In de lopende tekst staat geregeld, vooral bij pijnlijke passages, wie precies niet met Koster hebben willen spreken. Waarom niet, dat blijft uiteraard onvermeld. Zo kan de insinuatie regeren. Dat de jonge Van Thillo bijvoorbeeld nog tot volle tevredenheid en ultieme inspiratie heeft gewerkt voor Herman De Croo, een politiek fenomeen dat veel eerder al de aandacht trok van Kosters landgenoot Derk Jan Eppink. Ook bij hem houdt deze oerliberaal op zaterdag thuis spreekuur voor burgers die een gunst willen – het fameuze dienstbetoon. Bovenal is De Croo hier de vader van de huidige premier, wiens escapades dankzij een discrete tussenkomst van de Executive Chairman buiten de pers blijven.

De belangrijkste insinuatie is wel dat het hoofdpersonage niet deugt omdat de grondleggers van het familiebedrijf in de Tweede Wereldoorlog collaborateurs waren. Maar los van het feit dat zij niet de enigen waren, zoals Koster ook erkent, dringt de vraag zich op wat de relevantie is voor Christian Van Thillo’s beleid van decennia daarna, al leeft hij consequent ‘in het oerbos van de [print]media’. Duister is voor mij ook de parallel die Koster tot en met de slotpagina trekt met Hugo Claus, de drukkerszoon die dan wel uit een zwarte familie stamde maar niet zo ’welvarend’ als in De Belg wordt beweerd.

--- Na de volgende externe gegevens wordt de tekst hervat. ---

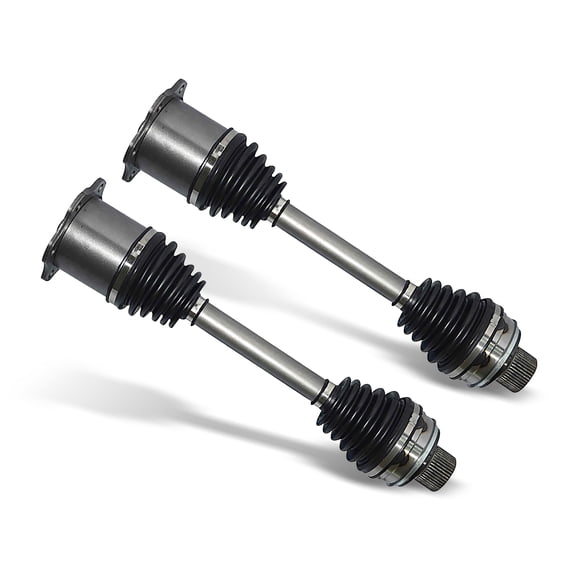 Junqi Front Pair CV Axle Assembly for 2013-2016 Audi A4 Quattro allroad 2.0L AWD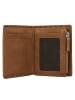 PICARD Ranger 1 Geldbörse RFID Schutz Leder 8 cm in cognac
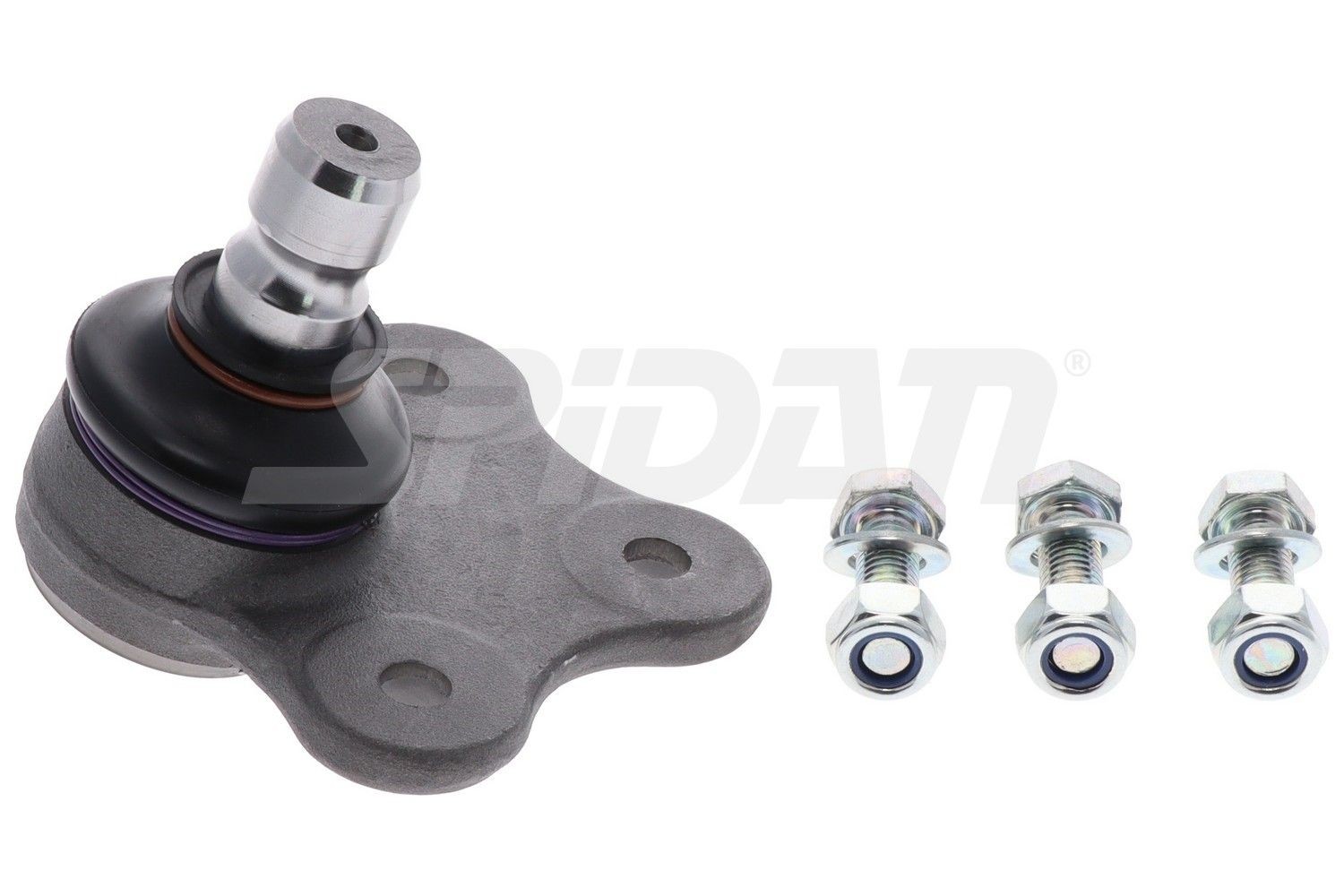 SPIDAN CHASSIS PARTS Lower Front Axle, with fastening material, 18mm Cone Size: 18mm Suspension ball joint 50960 buy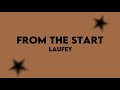 From The Start - Laufey - Lyrics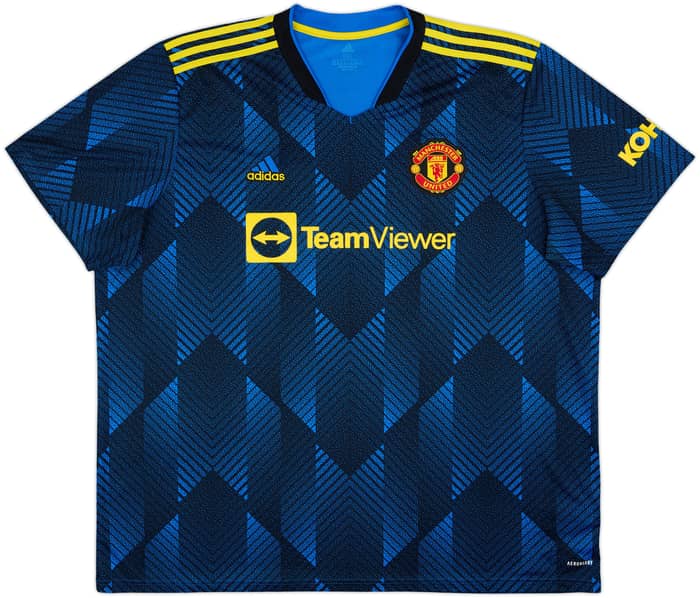 2021-22 Manchester United Third Shirt Ronaldo #7 - 10/10 - (3XL)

Een dichterlijke vrijheid? Misschien valt het minder op bij Nederlanders, voor wie de zuiderburen toch altijd wat exotisch gebleven zijn. Dat suggereert Koster evengoed, mede aan de hand van vele culinaire details. Even vanzelfsprekend beschouwt hij Vlaamse standaardtaal in ‘een welgekomen keuze’ als een verschrijving. Of rept hij van ‘Berghem’. Ik vraag me af hoe Amsterdammers zouden reageren wanneer een Belg ‘Sloterdeik’ zou spellen.